Crate sanitize_filename_reader_friendly

Source
Expand description

Converts strings in a file system friendly and human readable form.

The algorithm replaces or deletes characters from the input stream using various filters that are applied in the following sequential order:

  1. Replace all whitespace with space.
  2. Filter all control characters.
  3. REPLACE_ORIG_WITH_UNDERSCORE
  4. REPLACE_ORIG_WITH_SPACE
  5. FILTER_PROCESSED_AFTER_LAST_PROCESSED_WAS_SPACE
  6. FILTER_PROCESSED_AFTER_LAST_PROCESSED_WAS_UNDERSCORE
  7. FILTER_ORIG_AFTER_LAST_PROCESSED_WAS_WHITESPACE
  8. FILTER_ORIG_NON_PRINTING_CHARS
  9. TRIM_LINE_CHARS
  10. INSERT_LINE_SEPARATOR
  11. TRIM_END_LINES

For details see the definition and documentation of the above (private) constants.

§Rationale

Exclude NTFS critical characters: <>:"\/|?*
https://msdn.microsoft.com/en-us/library/windows/desktop/aa365247%28v=vs.85%29.aspx

These are considered unsafe in URLs: <>#%{}|\^~[] `
https://perishablepress.com/stop-using-unsafe-characters-in-urls/

New in version 2.0.0: Do not exclude restricted in FAT32: +,;=[]
https://en.wikipedia.org/wiki/Filename#Reserved_characters_and_words

use sanitize_filename_reader_friendly::sanitize;
let output = sanitize("Read: http://blog.getreu.net/projects/tp-note/");
assert_eq!(output, "Read_ http_blog.getreu.net_projects_tp-note");

The output string’s length is guaranteed to be shorter or equal than the input string’s length.

Constants§

  • A set of characters that is always replaced or filtered and will never appear in the output stream.
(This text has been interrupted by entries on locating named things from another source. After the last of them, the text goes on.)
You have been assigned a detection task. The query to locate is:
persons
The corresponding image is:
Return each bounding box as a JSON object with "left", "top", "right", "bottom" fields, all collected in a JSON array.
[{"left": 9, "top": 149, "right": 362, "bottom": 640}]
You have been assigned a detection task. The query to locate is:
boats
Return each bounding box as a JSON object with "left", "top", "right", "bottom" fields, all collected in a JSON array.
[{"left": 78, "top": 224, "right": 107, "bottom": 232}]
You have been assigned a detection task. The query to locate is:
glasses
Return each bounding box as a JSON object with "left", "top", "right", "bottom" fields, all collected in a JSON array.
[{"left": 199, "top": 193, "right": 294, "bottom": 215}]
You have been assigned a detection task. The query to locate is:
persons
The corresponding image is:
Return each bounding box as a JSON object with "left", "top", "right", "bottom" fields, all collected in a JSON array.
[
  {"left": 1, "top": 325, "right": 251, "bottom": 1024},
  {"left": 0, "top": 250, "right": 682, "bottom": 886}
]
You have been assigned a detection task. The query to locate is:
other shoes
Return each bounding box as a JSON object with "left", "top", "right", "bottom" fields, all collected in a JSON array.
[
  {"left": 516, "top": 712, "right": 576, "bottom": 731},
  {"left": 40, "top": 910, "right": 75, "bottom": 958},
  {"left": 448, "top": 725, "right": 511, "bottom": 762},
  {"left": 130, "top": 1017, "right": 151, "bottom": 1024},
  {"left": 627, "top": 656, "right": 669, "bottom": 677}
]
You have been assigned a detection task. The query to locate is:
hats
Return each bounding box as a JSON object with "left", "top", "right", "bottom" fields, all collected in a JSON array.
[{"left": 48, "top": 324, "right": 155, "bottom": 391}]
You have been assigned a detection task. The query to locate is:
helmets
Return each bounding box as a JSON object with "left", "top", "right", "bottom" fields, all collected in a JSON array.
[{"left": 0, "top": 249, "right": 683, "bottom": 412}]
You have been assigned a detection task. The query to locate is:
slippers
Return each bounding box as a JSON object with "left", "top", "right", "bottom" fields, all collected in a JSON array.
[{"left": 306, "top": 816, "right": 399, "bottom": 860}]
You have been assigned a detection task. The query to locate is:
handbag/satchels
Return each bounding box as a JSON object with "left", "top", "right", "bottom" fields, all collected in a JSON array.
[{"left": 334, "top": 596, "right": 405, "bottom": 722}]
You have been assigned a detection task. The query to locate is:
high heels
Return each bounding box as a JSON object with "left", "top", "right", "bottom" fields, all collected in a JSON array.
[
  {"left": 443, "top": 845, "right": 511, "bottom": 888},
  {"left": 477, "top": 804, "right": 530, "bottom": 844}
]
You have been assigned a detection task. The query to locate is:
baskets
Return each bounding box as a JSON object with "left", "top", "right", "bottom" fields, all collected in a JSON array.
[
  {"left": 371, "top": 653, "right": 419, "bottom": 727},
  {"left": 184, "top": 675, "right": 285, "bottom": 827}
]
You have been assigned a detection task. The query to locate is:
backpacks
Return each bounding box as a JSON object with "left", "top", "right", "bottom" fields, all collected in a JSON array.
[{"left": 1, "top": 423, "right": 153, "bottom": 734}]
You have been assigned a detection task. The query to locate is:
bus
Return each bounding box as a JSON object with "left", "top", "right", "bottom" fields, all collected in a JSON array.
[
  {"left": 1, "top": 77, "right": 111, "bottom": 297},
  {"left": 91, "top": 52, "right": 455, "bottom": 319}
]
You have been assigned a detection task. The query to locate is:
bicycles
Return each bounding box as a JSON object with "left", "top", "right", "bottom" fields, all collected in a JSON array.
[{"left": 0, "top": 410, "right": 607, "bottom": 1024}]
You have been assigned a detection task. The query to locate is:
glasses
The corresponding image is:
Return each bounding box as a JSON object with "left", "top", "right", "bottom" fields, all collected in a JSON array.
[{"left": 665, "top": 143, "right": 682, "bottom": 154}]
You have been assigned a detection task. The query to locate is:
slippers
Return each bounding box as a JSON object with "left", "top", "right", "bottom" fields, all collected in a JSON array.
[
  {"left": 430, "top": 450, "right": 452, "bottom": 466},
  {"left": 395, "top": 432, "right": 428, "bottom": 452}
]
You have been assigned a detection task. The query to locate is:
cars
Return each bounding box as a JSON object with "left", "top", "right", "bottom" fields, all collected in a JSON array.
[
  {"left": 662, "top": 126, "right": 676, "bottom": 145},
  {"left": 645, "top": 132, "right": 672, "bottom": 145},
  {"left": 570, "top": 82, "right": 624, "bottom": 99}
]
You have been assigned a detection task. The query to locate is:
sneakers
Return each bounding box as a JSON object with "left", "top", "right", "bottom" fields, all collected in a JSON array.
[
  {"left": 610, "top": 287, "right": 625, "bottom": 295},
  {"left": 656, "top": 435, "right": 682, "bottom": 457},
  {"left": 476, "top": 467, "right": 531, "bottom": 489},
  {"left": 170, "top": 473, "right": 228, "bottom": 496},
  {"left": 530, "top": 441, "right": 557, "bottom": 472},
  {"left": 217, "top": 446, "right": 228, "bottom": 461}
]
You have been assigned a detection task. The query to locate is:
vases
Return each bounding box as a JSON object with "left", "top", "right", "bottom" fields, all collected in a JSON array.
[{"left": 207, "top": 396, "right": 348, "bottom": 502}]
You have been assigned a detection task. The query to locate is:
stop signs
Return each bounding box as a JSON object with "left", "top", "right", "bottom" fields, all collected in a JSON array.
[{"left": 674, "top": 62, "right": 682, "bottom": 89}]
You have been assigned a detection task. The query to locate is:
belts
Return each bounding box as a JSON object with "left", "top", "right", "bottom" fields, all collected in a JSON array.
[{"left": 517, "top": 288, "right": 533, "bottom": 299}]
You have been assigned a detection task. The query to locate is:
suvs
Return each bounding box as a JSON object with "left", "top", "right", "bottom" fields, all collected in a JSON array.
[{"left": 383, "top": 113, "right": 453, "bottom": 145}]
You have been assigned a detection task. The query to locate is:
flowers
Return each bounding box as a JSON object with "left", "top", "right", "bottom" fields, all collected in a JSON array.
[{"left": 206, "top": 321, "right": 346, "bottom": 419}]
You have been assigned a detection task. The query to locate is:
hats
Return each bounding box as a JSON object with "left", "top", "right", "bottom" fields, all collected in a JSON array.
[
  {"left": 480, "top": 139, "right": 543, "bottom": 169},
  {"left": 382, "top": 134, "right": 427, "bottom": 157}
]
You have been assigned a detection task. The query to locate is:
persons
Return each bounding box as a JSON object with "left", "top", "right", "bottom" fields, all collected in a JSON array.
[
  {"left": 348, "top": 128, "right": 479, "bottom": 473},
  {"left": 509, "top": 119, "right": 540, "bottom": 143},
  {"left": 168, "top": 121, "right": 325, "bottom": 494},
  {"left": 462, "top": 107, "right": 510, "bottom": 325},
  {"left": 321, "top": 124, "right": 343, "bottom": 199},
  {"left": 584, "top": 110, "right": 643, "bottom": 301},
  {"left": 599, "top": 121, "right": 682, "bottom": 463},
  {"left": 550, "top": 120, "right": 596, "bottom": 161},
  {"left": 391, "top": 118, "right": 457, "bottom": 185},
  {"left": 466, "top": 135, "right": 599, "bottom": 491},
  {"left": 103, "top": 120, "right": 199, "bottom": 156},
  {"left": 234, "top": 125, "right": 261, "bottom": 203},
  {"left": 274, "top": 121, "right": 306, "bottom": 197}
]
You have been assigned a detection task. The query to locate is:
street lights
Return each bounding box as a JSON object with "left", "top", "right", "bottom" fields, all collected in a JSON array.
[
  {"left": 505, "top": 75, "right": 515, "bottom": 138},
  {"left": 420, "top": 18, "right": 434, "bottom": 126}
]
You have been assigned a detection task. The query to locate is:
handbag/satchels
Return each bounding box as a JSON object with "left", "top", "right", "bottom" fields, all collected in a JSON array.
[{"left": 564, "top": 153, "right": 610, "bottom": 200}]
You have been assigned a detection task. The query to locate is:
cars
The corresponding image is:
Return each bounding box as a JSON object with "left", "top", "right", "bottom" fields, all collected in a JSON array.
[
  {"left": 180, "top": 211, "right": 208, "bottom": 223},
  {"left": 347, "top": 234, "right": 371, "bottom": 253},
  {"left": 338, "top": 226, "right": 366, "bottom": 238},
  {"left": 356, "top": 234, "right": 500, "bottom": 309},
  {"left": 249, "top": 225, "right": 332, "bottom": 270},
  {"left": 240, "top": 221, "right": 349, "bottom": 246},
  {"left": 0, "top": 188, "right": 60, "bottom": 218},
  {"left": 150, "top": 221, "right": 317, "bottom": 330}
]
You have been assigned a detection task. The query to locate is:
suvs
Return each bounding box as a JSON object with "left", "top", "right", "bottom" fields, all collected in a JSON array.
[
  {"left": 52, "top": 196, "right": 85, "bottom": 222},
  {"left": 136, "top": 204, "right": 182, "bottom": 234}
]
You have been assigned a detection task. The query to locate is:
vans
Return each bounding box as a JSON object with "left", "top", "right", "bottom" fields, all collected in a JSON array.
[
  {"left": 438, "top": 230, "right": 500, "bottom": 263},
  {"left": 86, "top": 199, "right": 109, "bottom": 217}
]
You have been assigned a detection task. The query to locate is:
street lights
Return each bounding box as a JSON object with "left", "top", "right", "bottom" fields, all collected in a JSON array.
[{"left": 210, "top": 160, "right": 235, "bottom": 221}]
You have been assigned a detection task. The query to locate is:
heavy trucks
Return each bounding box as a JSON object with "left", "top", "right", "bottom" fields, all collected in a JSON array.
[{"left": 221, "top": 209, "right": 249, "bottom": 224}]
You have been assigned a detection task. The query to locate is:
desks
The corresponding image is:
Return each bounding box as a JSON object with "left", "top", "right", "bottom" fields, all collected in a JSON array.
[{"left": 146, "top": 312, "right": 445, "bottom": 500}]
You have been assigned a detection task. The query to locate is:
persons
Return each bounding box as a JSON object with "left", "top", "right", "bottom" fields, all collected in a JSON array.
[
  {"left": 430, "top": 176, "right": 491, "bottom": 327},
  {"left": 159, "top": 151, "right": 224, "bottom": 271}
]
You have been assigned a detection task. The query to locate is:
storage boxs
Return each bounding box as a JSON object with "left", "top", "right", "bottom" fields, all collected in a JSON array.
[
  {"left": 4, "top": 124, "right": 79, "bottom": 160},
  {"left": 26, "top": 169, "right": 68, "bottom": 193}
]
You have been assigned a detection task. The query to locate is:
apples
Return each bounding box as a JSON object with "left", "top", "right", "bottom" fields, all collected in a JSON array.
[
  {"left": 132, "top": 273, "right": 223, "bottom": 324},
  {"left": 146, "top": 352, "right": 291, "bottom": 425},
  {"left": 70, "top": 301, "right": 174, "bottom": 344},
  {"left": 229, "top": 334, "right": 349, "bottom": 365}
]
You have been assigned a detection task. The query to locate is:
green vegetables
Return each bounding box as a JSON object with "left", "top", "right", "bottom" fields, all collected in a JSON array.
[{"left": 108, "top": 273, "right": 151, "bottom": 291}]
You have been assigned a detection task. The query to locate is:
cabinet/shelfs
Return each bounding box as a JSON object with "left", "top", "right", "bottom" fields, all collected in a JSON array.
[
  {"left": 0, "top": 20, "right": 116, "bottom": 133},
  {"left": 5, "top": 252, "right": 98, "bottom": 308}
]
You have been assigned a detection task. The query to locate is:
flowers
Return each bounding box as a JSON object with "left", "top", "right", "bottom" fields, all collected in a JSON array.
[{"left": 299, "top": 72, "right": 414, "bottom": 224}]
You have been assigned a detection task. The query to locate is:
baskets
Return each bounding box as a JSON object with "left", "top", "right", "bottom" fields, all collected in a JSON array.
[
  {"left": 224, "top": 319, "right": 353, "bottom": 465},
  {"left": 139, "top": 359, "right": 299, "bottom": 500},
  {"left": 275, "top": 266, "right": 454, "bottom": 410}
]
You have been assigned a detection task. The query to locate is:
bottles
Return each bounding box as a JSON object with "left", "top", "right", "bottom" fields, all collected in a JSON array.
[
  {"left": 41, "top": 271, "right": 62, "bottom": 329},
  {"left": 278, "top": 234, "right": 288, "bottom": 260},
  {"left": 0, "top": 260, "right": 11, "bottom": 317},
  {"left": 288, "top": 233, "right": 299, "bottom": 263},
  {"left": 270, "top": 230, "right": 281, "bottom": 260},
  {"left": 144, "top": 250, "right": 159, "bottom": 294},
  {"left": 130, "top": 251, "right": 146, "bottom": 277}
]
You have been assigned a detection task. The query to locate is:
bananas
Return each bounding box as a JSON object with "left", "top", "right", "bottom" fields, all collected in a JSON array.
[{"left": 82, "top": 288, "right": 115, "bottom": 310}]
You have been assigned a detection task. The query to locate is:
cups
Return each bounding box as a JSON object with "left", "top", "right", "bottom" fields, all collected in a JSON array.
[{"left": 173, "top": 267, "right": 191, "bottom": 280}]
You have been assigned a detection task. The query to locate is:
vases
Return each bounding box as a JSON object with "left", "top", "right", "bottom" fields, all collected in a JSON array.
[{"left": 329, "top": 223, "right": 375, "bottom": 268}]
Please note that additionally to the above : all is_whitespace() characters are always replaced by space and all is_control() characters are always filtered.
  • An unordered list of all characters that are potentially replaced under certain conditions. Please note that additionally to the above : all is_whitespace() characters are always replaced by space and all is_control() characters are always filtered.
  • Group characters into lines (separated by newlines) and trim both sides of all lines by the set of the quoted characters. In addition to the listed characters whitespace is trimmed too. As the filter operates line by line, it guarantees, that none of the listed characters can appear at the beginning or the at end of the output string.

Functions§

  • Converts strings in a file system friendly and human readable form.